Though these three were included, the aggregate number of individuals saying they would vote for any one of the trio was exactly one person. On the “second choice” question, Gilmore, Ehrlich, and Everson did slightly better.
The Suffolk poll also queried the polling sample about whether or not each individual candidate should be invited to participate in televised debates, a controversy in New Hampshire since the Manchester Union Leader newspaper has been attacking Fox News for trying to limit participation and even threatening to hold a competing debate on the same day as the first forum (Aug. 15). The Union Leader’s purpose for promoting such action is to highlight that some candidates are barred from speaking.
Here, 16 of the 19 scored in the “include” category, with only Ehrlich (31 percent), Everson (30 percent), and Gilmore (28 percent) failing to reach a majority of positive responses.
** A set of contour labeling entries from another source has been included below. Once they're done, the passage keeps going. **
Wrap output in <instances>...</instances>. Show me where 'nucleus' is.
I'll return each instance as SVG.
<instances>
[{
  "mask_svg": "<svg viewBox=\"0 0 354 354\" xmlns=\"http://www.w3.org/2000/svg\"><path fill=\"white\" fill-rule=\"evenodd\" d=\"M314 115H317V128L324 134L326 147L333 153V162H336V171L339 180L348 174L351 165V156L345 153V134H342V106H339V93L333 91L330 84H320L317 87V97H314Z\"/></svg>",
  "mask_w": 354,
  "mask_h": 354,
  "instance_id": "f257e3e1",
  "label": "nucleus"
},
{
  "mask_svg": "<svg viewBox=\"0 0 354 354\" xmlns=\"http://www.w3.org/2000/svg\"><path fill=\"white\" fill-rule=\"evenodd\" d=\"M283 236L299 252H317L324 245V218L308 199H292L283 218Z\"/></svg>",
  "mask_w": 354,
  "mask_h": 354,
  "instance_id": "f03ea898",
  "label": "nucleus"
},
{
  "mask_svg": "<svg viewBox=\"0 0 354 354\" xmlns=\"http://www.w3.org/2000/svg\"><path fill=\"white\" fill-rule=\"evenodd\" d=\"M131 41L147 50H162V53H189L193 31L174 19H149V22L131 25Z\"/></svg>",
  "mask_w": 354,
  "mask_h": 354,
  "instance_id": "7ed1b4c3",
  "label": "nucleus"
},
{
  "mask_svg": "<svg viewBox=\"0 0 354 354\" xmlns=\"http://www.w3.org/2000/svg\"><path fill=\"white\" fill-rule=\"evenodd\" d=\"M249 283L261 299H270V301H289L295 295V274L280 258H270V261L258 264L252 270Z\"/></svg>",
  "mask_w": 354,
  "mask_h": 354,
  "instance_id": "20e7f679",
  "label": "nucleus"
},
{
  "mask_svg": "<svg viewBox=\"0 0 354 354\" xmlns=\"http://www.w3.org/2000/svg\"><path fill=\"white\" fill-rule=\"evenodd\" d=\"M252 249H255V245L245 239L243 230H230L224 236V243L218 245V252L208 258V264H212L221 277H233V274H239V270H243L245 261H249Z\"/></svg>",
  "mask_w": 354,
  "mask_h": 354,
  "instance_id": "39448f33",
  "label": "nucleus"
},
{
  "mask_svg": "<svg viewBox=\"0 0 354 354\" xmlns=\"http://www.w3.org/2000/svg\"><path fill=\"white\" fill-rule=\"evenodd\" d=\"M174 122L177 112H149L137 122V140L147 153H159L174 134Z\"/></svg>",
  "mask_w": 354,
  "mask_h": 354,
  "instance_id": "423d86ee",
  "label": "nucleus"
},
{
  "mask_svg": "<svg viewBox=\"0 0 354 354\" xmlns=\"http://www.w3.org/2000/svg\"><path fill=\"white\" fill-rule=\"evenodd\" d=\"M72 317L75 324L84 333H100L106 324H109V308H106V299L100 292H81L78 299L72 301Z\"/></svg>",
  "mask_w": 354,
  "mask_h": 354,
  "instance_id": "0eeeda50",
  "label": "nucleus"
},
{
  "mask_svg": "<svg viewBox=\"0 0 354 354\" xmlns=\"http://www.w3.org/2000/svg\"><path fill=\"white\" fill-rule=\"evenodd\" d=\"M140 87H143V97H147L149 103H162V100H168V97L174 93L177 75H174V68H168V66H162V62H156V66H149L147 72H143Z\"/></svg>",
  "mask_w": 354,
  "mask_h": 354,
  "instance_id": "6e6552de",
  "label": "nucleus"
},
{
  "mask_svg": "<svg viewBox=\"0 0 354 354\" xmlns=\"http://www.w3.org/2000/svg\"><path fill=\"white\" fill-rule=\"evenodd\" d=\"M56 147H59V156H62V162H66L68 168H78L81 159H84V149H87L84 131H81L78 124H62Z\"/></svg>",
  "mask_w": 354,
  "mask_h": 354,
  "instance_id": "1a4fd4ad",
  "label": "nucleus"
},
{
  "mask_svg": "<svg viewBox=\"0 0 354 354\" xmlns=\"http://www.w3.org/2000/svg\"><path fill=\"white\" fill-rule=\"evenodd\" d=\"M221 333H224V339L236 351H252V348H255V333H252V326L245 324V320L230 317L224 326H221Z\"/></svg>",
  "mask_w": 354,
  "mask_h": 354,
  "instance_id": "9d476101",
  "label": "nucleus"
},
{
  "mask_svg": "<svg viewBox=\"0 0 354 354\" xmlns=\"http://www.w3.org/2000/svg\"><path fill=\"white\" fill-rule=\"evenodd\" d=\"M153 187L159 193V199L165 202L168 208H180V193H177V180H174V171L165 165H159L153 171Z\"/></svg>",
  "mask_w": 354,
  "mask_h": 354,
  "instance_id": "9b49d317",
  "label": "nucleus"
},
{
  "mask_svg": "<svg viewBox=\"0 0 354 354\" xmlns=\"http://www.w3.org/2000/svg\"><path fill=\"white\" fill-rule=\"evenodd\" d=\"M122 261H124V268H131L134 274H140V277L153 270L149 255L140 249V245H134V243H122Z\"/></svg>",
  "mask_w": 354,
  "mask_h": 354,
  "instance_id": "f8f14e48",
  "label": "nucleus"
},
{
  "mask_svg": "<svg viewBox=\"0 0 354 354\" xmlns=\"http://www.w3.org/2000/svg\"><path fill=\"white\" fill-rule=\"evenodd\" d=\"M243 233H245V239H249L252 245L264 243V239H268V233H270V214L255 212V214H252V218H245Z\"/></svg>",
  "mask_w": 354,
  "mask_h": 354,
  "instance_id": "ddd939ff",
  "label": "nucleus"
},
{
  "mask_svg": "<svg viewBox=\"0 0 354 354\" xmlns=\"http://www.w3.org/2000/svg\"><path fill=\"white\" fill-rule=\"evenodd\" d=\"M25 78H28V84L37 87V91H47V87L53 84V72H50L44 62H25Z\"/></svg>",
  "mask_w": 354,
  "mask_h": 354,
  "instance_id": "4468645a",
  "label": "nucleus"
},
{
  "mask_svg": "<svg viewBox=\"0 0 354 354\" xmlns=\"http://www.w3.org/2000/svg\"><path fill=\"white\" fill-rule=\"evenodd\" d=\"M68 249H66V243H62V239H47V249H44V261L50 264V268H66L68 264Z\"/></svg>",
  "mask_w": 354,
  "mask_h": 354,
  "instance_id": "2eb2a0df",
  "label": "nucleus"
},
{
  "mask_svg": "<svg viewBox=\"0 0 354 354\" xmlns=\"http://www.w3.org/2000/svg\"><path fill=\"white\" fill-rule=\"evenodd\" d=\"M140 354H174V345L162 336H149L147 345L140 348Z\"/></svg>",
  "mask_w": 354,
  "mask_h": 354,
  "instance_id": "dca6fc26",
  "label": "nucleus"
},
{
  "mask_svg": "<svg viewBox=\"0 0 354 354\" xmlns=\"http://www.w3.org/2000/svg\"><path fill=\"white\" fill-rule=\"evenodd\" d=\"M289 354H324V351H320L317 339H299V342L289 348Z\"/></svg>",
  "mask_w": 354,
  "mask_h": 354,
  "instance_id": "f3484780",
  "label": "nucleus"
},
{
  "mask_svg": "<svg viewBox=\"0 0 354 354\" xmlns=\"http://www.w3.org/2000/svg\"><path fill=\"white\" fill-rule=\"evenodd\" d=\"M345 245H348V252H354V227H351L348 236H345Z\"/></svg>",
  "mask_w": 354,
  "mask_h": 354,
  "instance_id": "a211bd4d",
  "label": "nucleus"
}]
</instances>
It is unlikely that Trump will maintain a presence near the top of the polling charts, but this poll underscores that the small, early states are highly unpredictable and can produce surprising results. Should the present pattern continue through the beginning of next year, this tightly bunched group of candidates will undoubtedly lead to a tight finish with no candidate coming close to securing a majority of the nominating delegate votes.